Johannesburg - The late Lucky Dube’s second-born child, Nkulee Dube, is testimony to the words of Jesus that “a prophet has no honour in his own country”.

Nkulee is not known at home, however, the 35-year-old continues to make headlines outside the country.

Earlier this month, she was honoured in the US when the city of Buffalo in New York and mayor Byron Brown issued a proclamation naming 10 June Nkulee Dube Day.

“I was really surprised to get this naming. You know, the mayor listens to my father’s music and has been to many of my shows, and when they came on stage to give me this honour I was surprised,” said Dube.

One of the Best moments in my life #nkuleedubeday ???? June 10th

A post shared by Nkulee Dube (@nkuleedube247) on

She says she has been singing since the age of 16, after matriculating, and has worked alongside the likes of the late Lebo Mathosa and Afro-pop artist Ntando.

Dube’s journey includes being nominated in the Chicago World Music Awards in six categories against the likes of Rihanna, Nicki Minaj and other international stars. She walked away with the award for the most promising entertainer.

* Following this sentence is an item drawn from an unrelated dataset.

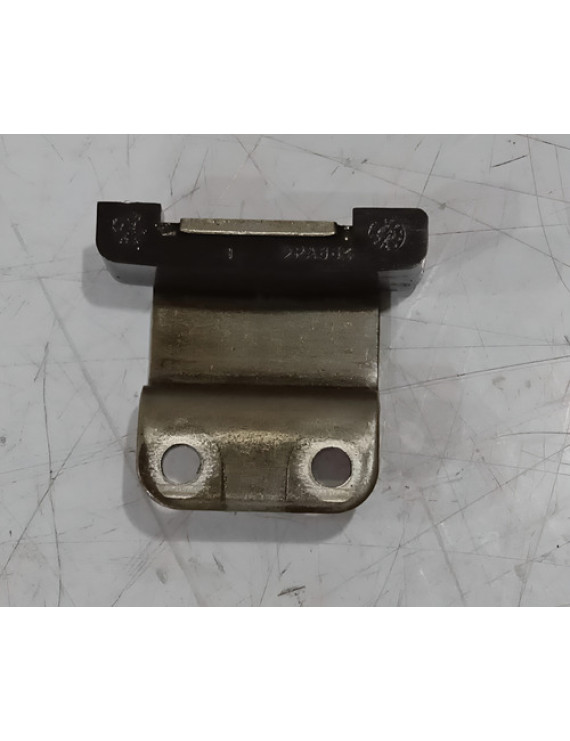 Guia Deslizante Corrente Toyota Rav4 2.0 2013 - 2018    Preto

Sadly, not much is known about her at home.

“I think reggae is taking time to find great relevance ekhaya [back home, in South Africa].

“I think it was more prominent in my father’s time and during the apartheid era, when it was used as a tool and spoken word to speak your feelings and truth against the government. Hopefully with time it will get better.”

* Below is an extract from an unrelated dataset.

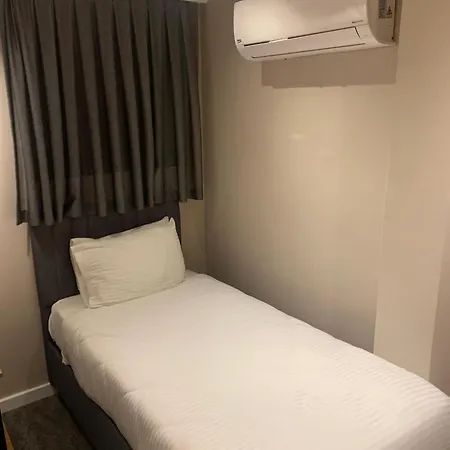 Hotell Reexe Istanbul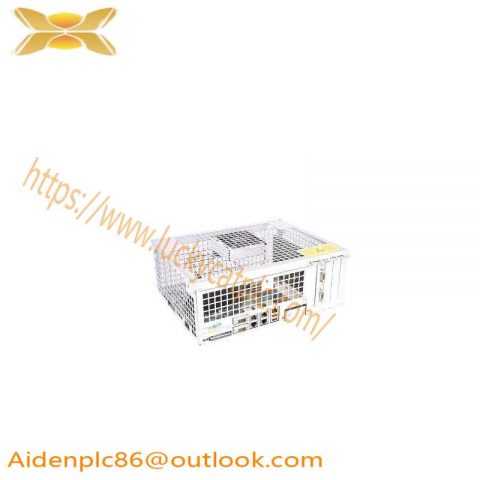 ABB DSQC639 Series 3HAC025097-1 3HAC041443-003 Control Board - Advanced Industrial Automation Solutions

Dube says when she is not on international tour she hangs out in Johannesburg.

“I grew up in Meadowlands and Zola. My music career started when I was allowed to pursue it at home after I passed my matric.

Dube said her father’s career influenced her art and continues to do so.

Although she takes a lot from her father, she does believe that she brings a different tone to the genre.

“My role in reggae comes from the context of a new generation. My father’s content was during the apartheid government and mine really isn’t the same because I don’t focus on the government.

“However, I deal with issues such as drugs, domestic violence and youth-related issues in this context.”

She hopes to have a collaboration with Thandiswa Mazwai.

“Locally, I am a big fan of Thandiswa and I hope to work with her soon. I really am her groupie; I think she is amazing I hope to work with her as well as Ntando again, and Sjava and Ringo,” she says.